O Dia D, em 6 de junho de 1944, foi o maior desembarque anfíbio da história: mais de 150 mil soldados aliados cruzaram o Canal da Mancha e desembarcaram nas praias da Normandia. A partir daí, as forças aliadas avançaram pelo oeste enquanto os soviéticos empurravam pelo leste. Berlim foi capturada pelos soviéticos em maio de 1945, Hitler suicidou-se no seu bunker, e a rendição alemã foi assinada em 8 de maio — o Dia da Vitória na Europa. No Pacífico, a guerra terminou em agosto de 1945 com um evento sem precedentes: os Estados Unidos lançaram bombas atômicas sobre Hiroshima, em 6 de agosto, e Nagasáqui, em 9 de agosto, as únicas vezes em que armas nucleares foram usadas em combate. O Japão rendeu-se formalmente em 2 de setembro de 1945.

As consequências foram transformadoras. A Europa estava arrasada materialmente e psicologicamente. A Organização das Nações Unidas foi criada para evitar que semelhante catástrofe se repetisse. Os Estados Unidos e a União Soviética emergiam como as duas superpotências do planeta, e sua rivalidade ideológica daria origem à Guerra Fria que definiria as próximas quatro décadas. Na Ásia e na África, os impérios coloniais enfraquecidos pela guerra não conseguiram resistir às ondas de descolonização. O mundo de 1945 era irreconhecível em comparação com o de 1939.
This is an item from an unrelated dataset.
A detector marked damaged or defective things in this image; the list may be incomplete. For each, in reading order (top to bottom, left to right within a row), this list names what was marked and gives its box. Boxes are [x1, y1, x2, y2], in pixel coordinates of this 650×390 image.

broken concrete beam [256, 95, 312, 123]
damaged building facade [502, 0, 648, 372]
O Holocausto deixou uma marca indelével na consciência moral da humanidade. O extermínio sistemático de seis milhões de judeus — além de ciganos, deficientes, homossexuais, prisioneiros soviéticos e opositores políticos — revelou até onde a burocracia moderna e a ideologia de ódio podiam levar um Estado. O processo de Nuremberg, onde líderes nazistas foram julgados por crimes de guerra e crimes contra a humanidade, estabeleceu precedentes jurídicos que ainda hoje fundamentam o direito internacional.